How long before someone gets worried and comes to check on you?”
“I don’t know. A day or two. Maybe a week. Unless...”
“Unless what?”
“Unless Tante Lulu got involved. Unless she called Remy and told him not to come till she says so.
Then there’s no guessing when anyone would show up here. I’m guessing a week.”
A meaningful silence rang out from inside the cabin.
“Why would that old biddy get involved?”
“I already told you. She might think that, if we’re stuck here together long enough, we’ll fall madly in love. The ol’ love thunderbolt thing.”
“Or I might be wantin’ to stop the bolt from happenin’,” Tante Lulu suggested from inside, no longer silent.
“A week ?” Val screamed, a long, loud wail of frustration. “Nooooooo!” About a thousand birds screeched and chirped and flew up out of the island. Folks probably heard her in Big Mamou. She sure hoped so.
“Well, that about peeled the bark off every cypress tree within a mile,” Rene remarked, hitting the side of his head with the heel of his hand as if to clear it.

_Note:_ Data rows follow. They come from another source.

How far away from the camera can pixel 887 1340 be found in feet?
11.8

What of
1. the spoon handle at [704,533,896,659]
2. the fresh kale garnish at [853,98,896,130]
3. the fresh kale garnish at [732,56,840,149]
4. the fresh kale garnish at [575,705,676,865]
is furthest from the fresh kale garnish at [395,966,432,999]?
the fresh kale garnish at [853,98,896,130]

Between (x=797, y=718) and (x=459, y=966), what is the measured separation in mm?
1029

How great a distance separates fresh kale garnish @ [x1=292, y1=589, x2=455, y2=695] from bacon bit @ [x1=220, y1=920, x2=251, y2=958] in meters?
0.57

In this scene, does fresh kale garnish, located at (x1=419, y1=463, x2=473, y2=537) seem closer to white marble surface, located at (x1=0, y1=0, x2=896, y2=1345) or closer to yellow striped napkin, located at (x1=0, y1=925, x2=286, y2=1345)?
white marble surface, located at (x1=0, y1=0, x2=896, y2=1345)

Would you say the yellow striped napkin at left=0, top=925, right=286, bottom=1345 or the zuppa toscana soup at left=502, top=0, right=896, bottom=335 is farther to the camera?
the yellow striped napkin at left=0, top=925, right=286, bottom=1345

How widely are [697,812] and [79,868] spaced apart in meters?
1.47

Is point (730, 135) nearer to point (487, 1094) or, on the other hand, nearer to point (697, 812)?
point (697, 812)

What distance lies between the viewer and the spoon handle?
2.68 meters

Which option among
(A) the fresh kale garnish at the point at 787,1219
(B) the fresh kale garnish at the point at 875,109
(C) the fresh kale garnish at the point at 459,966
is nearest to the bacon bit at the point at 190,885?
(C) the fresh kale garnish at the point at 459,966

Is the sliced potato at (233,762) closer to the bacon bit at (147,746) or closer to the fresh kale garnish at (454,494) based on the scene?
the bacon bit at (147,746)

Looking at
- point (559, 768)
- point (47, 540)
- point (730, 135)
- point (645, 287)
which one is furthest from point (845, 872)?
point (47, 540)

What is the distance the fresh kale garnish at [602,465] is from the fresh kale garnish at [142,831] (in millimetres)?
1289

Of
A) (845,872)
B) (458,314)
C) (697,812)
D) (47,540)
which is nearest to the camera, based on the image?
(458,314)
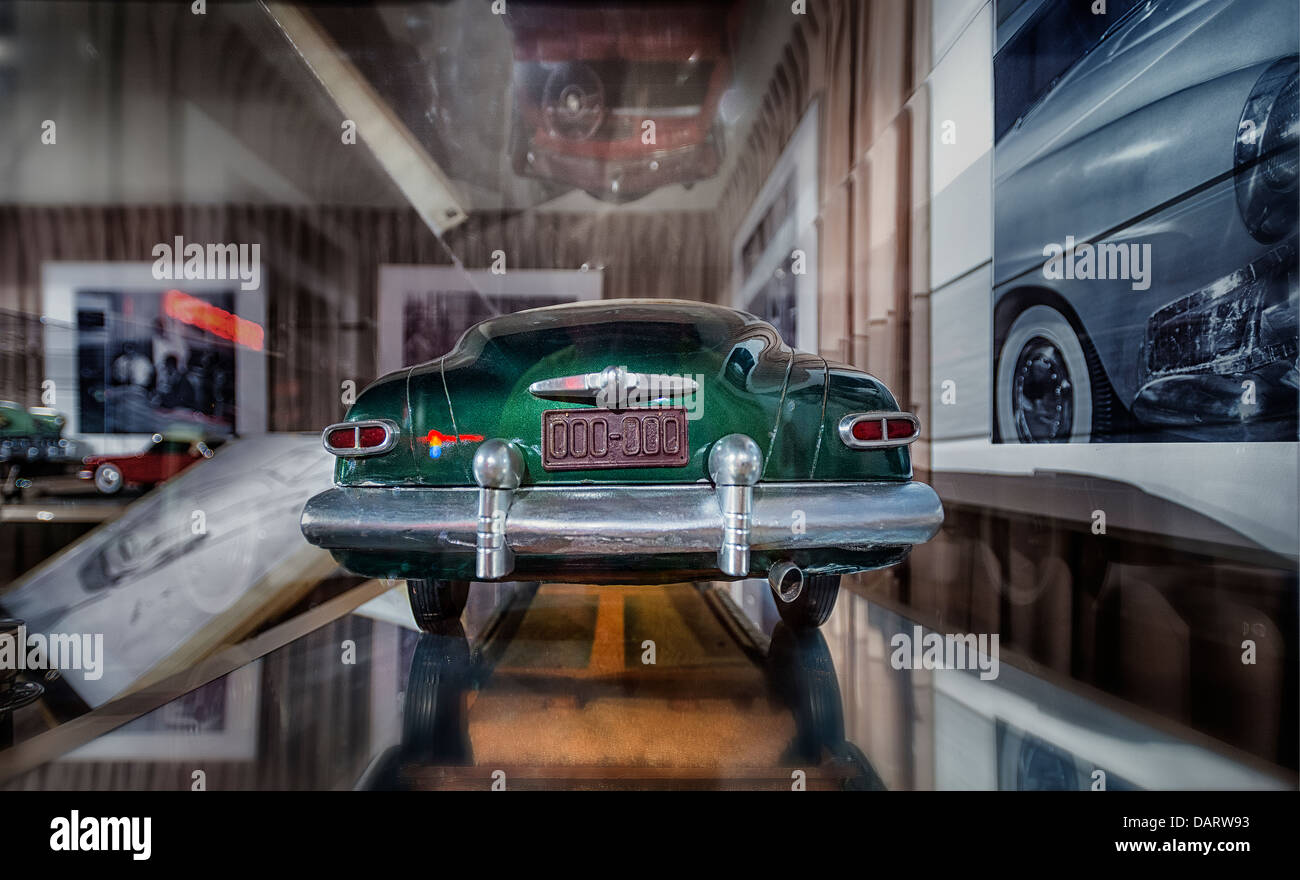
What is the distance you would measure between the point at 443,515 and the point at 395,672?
0.75m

“Good,” she said. Then she yelled toward the inside of the cabin, “Is there anything good to eat in there, Ms Rivard?”
“ ‘Course they is,” Tante Lulu answered. “I brought a batch of beignets with me.”
Rene was staring at her with concern. He probably worried that she was going off the deep end with this quick change of subject. He reached out a hand to pat her forearm.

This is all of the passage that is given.